As many students know, science teacher Marcey Hand is very close with her students, receiving a lot of trust and communication with many of the teenagers in the building and graduates.

Being a mandated reporter, Hand said she has dealt with frequent sexual harassment issues in her time of teaching.

“I’d say it’s a frequent encounter, but students just don’t talk about it. Sometimes I think this is because they don’t realize it’s harassment or they don’t want to make a big deal about it. That being said, we should talk about it more and address the issue,” Hand said.

As for the opinions of drinking and sexual harassment or the way people dress, Hand has very strong opinions on both, that I very much agree with.

With drinking, Hand said she feels that there can’t be true consent given when a person is under the influence.

“Any sexual encounter where one or both of the individuals involved isn’t sober is a bad situation waiting to happen,” she said.

And, to those people all around the world who blame victims of rape, sexual assault, harassment, etc. for their appearances, Hand said she believes that is bull crap.

“I’m not saying that people are making the best decisions when they dress or act a certain way, and, yes, they are more likely to attract comments and advances that are some form of sexual harassment. That being said, harassment is harassment no matter how the person is dressed, etc.”

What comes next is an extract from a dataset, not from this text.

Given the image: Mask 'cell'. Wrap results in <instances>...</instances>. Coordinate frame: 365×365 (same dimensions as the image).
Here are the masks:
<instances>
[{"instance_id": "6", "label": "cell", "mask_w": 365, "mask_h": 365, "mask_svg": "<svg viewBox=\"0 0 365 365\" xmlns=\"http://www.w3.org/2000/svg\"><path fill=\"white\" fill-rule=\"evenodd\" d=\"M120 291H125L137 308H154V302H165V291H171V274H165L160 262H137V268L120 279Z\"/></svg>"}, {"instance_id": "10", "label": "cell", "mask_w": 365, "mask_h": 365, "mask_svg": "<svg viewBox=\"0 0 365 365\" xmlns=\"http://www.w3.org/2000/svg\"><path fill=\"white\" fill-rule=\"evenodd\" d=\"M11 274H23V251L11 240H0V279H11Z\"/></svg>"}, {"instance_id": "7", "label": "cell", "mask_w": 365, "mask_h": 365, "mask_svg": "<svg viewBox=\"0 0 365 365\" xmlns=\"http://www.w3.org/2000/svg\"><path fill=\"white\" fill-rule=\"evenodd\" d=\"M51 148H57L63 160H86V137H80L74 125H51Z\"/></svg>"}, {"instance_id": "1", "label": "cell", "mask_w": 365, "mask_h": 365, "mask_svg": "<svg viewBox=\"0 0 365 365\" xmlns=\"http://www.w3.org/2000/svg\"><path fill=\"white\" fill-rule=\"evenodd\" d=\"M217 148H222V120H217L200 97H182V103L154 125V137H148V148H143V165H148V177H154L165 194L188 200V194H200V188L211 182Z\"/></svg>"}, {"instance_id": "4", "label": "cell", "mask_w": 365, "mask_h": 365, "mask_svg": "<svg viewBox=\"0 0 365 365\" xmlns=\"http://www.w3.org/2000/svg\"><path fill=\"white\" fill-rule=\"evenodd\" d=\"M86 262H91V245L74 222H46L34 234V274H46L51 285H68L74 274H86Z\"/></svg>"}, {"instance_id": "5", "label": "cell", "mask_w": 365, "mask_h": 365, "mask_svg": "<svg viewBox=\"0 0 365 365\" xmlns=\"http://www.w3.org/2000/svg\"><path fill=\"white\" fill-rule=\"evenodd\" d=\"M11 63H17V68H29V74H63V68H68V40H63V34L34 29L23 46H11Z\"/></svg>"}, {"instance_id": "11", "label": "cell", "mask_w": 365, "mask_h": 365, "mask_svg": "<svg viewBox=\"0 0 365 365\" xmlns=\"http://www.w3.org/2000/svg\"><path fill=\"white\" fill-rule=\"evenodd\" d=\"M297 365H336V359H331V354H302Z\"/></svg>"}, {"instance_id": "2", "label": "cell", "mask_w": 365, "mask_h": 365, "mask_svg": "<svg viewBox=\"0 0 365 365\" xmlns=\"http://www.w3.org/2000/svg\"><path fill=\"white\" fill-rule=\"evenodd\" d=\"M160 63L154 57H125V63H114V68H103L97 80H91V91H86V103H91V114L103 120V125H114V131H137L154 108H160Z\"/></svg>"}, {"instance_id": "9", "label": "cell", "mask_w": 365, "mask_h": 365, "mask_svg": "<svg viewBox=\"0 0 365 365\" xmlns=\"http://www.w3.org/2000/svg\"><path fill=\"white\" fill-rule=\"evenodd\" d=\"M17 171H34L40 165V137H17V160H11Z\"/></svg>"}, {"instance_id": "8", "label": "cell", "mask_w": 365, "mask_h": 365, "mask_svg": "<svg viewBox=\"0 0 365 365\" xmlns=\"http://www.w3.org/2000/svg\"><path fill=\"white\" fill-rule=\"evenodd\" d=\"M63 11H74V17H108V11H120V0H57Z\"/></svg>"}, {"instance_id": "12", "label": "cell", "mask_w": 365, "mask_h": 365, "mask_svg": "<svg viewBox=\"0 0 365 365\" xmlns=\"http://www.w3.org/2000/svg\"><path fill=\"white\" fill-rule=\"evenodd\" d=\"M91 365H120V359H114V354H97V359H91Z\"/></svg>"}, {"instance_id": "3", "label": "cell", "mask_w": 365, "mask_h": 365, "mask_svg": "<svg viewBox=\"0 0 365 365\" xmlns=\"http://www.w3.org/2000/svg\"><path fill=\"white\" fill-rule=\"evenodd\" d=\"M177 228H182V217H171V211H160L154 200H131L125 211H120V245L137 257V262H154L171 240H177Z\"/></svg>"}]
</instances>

With the teacher side coming out, Hand said that as a community, we should talk about sexual harassment more. Awareness about this horrifying topic should come to surface, and we should discuss how much it actually happens and educate everyone on what counts as harassment.

“I think the biggest problem is we don’t talk about the issue and don’t educate ourselves on the topic. Because this is true here, at CFHS we definitely don’t deal with the issues as well as we could,” Hand said.

Once again, I agree with Hand. I feel as though I am just learning about what counts as harassment, assault, violence, rape, etc. by taking her social issues class and actually discussing our opinions.

Everyone is going to have their own opinions, yes. But this is a new time. Thirty five years ago, when sexual harassment happened, very few people talked about it as we have of late. It was to be shied away from, swept under the rug — especially by women, due to not wanting to lose their jobs, bring attention to themselves or get hurt even more, but that has to change.

Times are changing, the men and women who are being harassed and assaulted, which are thousands upon millions of people, are begging for their voices to be heard for change.

Constantly in the media, stories are appearing, and you hear rumors spread through the community and secret whispers because, why? We don’t talk about it enough.

Sexual harassment, violence, assault, rape, etc. exists everywhere, and it’s time to stop reminding perverted men and women, time after time, that’s it’s wrong, and they can get off scot free.

This is common sense. There is no need for a small tap on the wrist but a punishment for these behaviors. Our community and our society needs to progressively move forward, together, and quit taking these horrendous situations lightly.